The executive career management team hosted its annual Strategy Saturday event in January, part of a wide array of career resources offered to executive degree students at Georgetown’s McDonough School of Business. Three events — Strategy Saturday, the Recruitment Roundtable held this year on Feb. 15, and the Leadership Forum held in October — are signature programs designed to give students in Georgetown’s Executive MBA (EMBA), Executive Master’s in Leadership, and M.A. in International Business and Policy programs the experience and connections they need to achieve their career aspirations.
At Strategy Saturday, the emphasis was on broadening students’ knowledge of other industries. Small groups of around 10 students cycled from room to room listening to short presentations from over 20 industry leaders, from health care and consulting to the tech industry, learning the details of their industries and companies, along with insights from the panelist’s experiences in the c-suite.
Neil Sumilas (SFS’96, EMBA’17) moderated the Energy, Aerospace and Defense Industry panel, where the conversation centered around the panelists’ experiences with change management, in their own careers and at their companies. The audience heard a range of opinions on how to build a healthy corporate culture and how to integrate smaller companies into that culture.
In this regard, the diversity of professional background experiences was crucial, according to Sumilas. “The value was from hearing from people in different industries about how to handle transitions,” he said.
For Taha Memon (EMBA’20), the small group format was instrumental to the event’s success. “It’s a smaller room, so you can get more personal, you can get more Q and As out of it, rather than in a room of 200 people,” he said.

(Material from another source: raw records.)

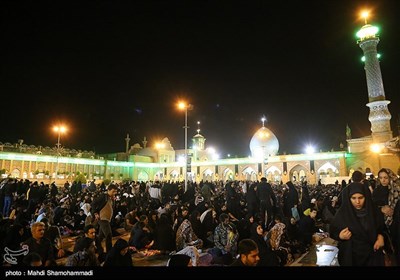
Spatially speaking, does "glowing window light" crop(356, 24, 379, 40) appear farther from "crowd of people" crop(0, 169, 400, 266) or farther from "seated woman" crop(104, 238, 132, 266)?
"seated woman" crop(104, 238, 132, 266)

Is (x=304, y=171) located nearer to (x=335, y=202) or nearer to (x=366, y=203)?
(x=335, y=202)

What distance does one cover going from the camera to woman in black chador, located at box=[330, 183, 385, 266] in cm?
287

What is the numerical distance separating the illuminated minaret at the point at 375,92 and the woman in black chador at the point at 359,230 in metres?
30.4

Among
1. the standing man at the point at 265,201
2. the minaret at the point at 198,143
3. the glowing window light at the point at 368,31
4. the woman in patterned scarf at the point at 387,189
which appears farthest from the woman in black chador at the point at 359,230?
the minaret at the point at 198,143

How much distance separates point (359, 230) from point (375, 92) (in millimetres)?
31261

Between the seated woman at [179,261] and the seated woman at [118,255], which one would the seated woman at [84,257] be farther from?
the seated woman at [179,261]

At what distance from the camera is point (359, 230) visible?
287cm

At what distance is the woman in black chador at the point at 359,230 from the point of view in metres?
2.87

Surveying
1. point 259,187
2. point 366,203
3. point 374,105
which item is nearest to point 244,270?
point 366,203

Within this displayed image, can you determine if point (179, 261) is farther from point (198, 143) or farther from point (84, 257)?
point (198, 143)

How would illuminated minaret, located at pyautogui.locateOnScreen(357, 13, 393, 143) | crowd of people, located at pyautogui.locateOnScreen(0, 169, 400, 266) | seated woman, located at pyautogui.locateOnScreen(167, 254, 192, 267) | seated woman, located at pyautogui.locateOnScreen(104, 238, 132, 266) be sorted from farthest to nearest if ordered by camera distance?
illuminated minaret, located at pyautogui.locateOnScreen(357, 13, 393, 143) → seated woman, located at pyautogui.locateOnScreen(104, 238, 132, 266) → crowd of people, located at pyautogui.locateOnScreen(0, 169, 400, 266) → seated woman, located at pyautogui.locateOnScreen(167, 254, 192, 267)

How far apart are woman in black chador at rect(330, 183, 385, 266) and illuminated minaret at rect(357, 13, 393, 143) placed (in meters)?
30.4

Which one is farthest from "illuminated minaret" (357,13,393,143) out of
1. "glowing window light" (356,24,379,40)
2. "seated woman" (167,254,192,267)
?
"seated woman" (167,254,192,267)

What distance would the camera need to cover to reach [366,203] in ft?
9.68
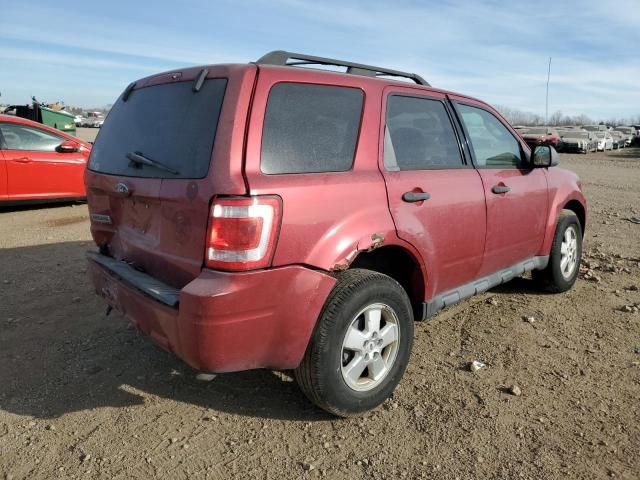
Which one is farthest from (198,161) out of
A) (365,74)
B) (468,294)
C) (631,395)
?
(631,395)

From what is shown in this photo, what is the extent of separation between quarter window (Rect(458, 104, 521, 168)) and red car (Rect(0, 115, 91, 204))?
6167 millimetres

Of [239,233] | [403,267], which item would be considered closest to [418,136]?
[403,267]

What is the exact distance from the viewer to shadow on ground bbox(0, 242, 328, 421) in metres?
3.03

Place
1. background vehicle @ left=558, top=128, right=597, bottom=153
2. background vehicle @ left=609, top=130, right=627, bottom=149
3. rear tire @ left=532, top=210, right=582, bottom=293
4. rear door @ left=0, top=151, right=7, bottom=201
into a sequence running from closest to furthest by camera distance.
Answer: rear tire @ left=532, top=210, right=582, bottom=293 → rear door @ left=0, top=151, right=7, bottom=201 → background vehicle @ left=558, top=128, right=597, bottom=153 → background vehicle @ left=609, top=130, right=627, bottom=149

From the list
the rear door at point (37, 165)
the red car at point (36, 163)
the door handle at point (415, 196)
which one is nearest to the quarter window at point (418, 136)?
the door handle at point (415, 196)

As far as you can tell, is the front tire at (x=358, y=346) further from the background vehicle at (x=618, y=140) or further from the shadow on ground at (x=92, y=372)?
the background vehicle at (x=618, y=140)

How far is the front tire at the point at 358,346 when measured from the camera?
8.57 feet

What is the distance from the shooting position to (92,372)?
133 inches

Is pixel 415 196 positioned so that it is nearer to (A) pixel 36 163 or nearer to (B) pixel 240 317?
(B) pixel 240 317

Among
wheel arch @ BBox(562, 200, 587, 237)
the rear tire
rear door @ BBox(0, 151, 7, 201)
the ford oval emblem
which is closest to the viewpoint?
the ford oval emblem

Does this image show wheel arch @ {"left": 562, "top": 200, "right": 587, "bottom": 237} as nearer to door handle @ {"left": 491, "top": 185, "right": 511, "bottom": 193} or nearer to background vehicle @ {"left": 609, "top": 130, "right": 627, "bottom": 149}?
door handle @ {"left": 491, "top": 185, "right": 511, "bottom": 193}

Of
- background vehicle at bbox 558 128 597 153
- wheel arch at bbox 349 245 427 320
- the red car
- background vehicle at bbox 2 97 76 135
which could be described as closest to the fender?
wheel arch at bbox 349 245 427 320

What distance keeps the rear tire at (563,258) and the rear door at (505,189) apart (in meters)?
0.32

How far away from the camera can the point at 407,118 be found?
3.23 meters
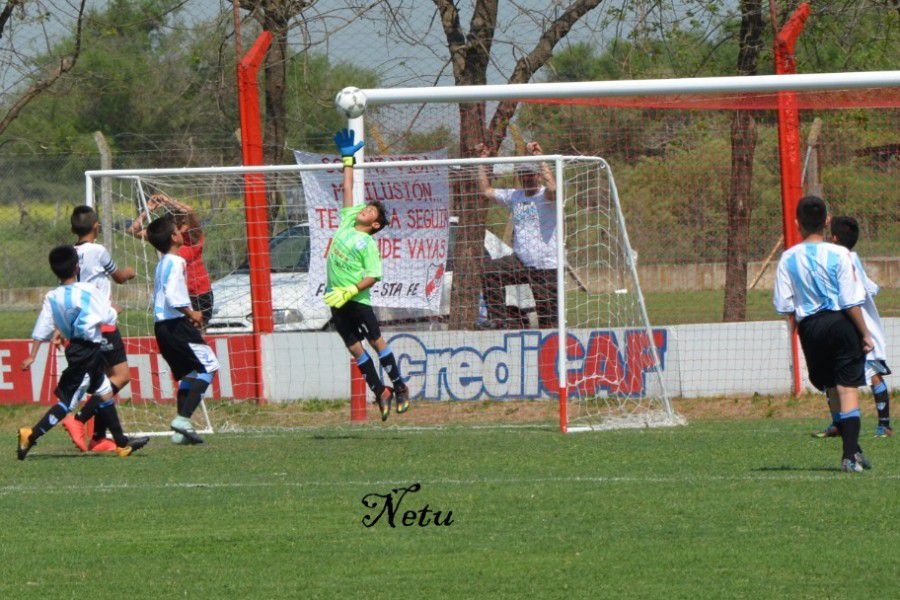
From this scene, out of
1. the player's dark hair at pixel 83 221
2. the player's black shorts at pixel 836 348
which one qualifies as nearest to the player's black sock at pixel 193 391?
the player's dark hair at pixel 83 221

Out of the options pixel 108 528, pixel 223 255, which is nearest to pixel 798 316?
pixel 108 528

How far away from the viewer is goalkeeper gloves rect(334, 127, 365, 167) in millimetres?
11008

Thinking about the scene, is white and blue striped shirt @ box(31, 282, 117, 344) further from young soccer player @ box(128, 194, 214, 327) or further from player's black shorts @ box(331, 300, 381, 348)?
young soccer player @ box(128, 194, 214, 327)

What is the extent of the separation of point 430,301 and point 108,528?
7.14m

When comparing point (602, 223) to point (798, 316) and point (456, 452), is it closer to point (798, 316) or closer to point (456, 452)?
point (456, 452)

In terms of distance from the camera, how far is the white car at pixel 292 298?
1333cm

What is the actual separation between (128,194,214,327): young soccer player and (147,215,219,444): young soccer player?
4.91ft

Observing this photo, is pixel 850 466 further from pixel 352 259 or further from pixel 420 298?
pixel 420 298

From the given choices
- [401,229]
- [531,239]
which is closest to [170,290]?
[531,239]

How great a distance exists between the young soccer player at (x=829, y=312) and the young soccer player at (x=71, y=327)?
4793 millimetres

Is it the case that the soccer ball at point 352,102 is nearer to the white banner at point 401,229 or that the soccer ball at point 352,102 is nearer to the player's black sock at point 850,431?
the white banner at point 401,229

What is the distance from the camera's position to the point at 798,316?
8305 mm

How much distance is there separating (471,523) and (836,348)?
2.67 meters

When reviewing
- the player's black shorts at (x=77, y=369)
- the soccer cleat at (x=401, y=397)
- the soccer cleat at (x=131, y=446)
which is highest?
the player's black shorts at (x=77, y=369)
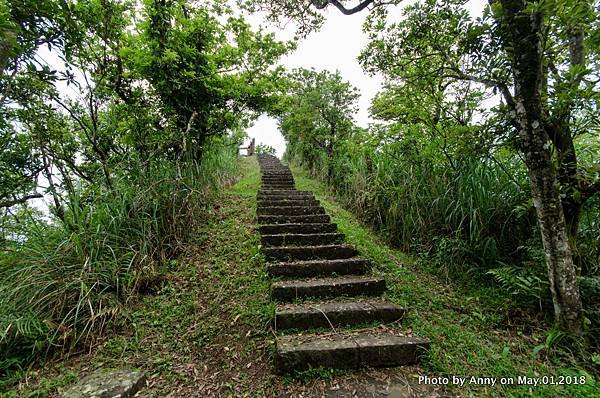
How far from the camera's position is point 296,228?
14.3ft

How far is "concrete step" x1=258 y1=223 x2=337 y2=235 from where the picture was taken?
14.1 ft

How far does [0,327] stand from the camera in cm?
213

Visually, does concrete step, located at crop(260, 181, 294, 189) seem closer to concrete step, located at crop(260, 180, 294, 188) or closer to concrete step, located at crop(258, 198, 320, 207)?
concrete step, located at crop(260, 180, 294, 188)

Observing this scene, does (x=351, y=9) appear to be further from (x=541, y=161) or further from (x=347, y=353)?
(x=347, y=353)

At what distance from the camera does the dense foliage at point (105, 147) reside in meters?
2.35

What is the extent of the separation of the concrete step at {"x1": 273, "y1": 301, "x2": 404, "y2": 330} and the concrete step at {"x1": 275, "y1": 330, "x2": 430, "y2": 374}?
229 millimetres

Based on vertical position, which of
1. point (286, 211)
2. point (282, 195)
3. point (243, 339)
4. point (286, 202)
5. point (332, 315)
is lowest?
point (243, 339)

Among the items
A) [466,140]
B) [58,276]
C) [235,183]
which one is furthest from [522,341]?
[235,183]

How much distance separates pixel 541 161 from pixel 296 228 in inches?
124

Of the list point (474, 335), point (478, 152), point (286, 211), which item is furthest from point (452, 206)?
point (286, 211)

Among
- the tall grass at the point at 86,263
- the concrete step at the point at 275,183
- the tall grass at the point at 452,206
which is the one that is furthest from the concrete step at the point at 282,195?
the tall grass at the point at 86,263

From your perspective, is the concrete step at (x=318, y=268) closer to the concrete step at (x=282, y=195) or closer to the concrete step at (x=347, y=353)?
the concrete step at (x=347, y=353)

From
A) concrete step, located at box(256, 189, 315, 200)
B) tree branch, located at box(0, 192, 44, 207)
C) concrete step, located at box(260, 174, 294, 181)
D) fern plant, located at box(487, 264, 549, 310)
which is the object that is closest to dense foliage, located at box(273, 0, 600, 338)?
fern plant, located at box(487, 264, 549, 310)

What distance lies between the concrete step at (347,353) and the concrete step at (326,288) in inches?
24.9
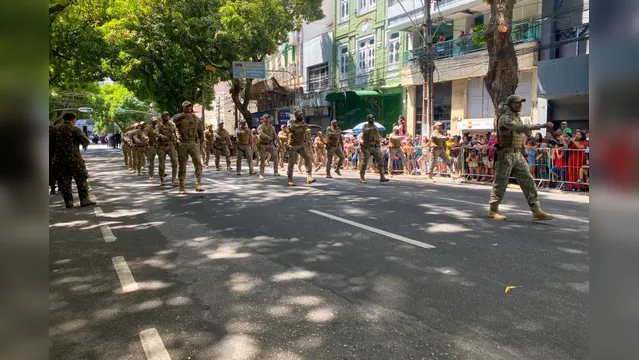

Attendees also received contact information for each speaker, which Memon said added to the event’s value as a networking opportunity. That, combined with the breadth of industry experience the speakers brought to the event, contributed to an important opportunity for executive degree students to make connections outside of their own fields.
According to Rajeswari Ramanan, assistant dean of career management for Georgetown’s executive degree programs, the Strategy Saturday speakers benefit as well as the students. Industry leaders get to see the talent pool at Georgetown McDonough for themselves and can explore opportunities to partner with the university.
The Recruitment Roundtable is an ideal follow-up to Strategy Saturday, Ramanan added. The event is more explicitly focused on recruitment: About a third of the Strategy Saturday employers attend, and speakers share open positions and provide employment information. Last year three students were hired as a direct result of the event.
The Leadership Forum focuses on bringing together industry leaders to address high-level management topics. At the most recent forum, leaders discussed issues ranging from how to adapt to the evolving role of technology across all industries to the basic questions of what a leader’s role should be within a company.
Beyond the range of special events for executive degree students, there are a variety of smaller-scale resources available. Students have access to personalized leadership assessments, one-on-one leadership coaching, and in-class lessons.
One objective of an EMBA degree, to Memon, is to gain a wider perspective on the business world than just one’s own industry. “The EMBA to me is a diversification. You’re trying to make sure you’re talking business broadly and are not just stuck in a silo. You’re looking at industries as a whole,” he said. Through Strategy Saturday, other career events, and in the classroom, Georgetown’s executive career management programming is designed to provide just that perspective.